A performance this big would always
hang over Cummerbach
There is, from a writer’s perspective, no need for the film to become such a deformed and inbred creature. No need at all. Even as it stands the plot is doable without the weird swerve into impersonation and leaden homage.  Cummerbach’s villain could have survived almost unchanged as an entirely new character without affecting the arc of the story.

So what is the purpose of stamping him with the name of a much loved figure from the past? It doesn’t help the story along, only pulls it in several directions – and I assume it can only have made those who know the original cringe.

At its worst, the film’s tribute act is plain embarrassing –witness the switcheroo re-enactment of the conclusion to Wrath of Khan. It plays like a drunken fan fiction experiment, then tosses any trace of impact via a resurrection device worse even than planet Genesis. At its best the film is merely laughable, like some wretched youtube tribute act – just watch Spock’s Shatner howl, if you dare.
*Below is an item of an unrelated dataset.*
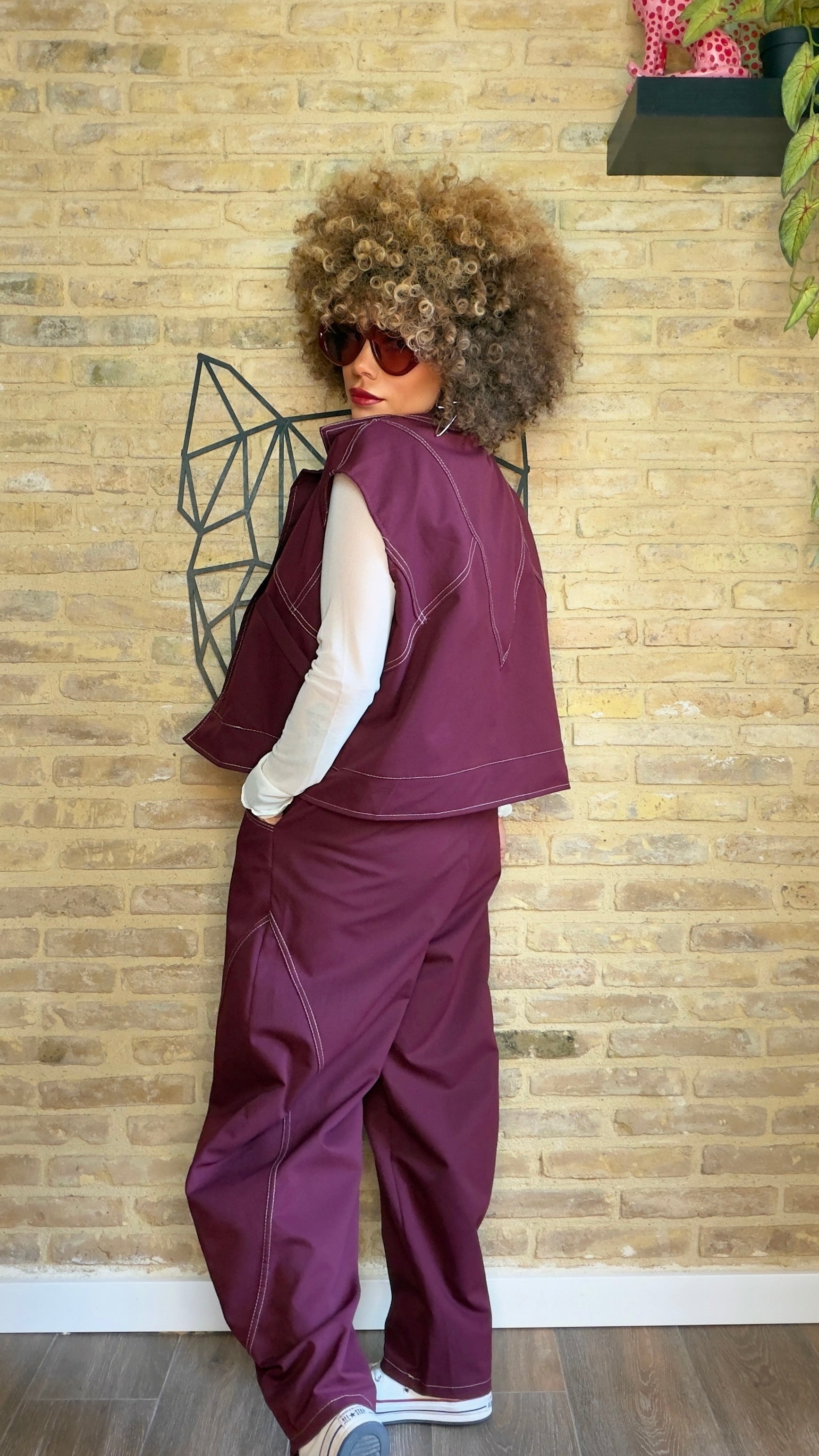Conjunto Pespunte Buganvilla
The other problem is that the characters simply haven’t progressed. Pine’s Kirk is now so busy running around shouting that he really could be any character in any action movie. Scotty and Bones continue to provide nothing more than weak, weak comedy relief, and Ohura still does nothing but look good and emote – where what is required from the only female crew member is a bit of charisma, a touch of attitude.
I don’t think Abrams will make a third Star Trek, and critically at least he seems to have gotten away with this. And I suppose to someone who has never seen Wrath of Khan, Into Darkness might have played well. Perhaps a different director and a whole new set of writers will make a success of a third and we can put this unpleasantness behind us. I do think the cast have a genuinely good film in them.

Abrams belongs with Star Wars. There’s a franchise whose fans are well used to feeling dirty. Kirk, after all,  hasn’t yet trekked into the darkness of a Vodaphone ad campaign.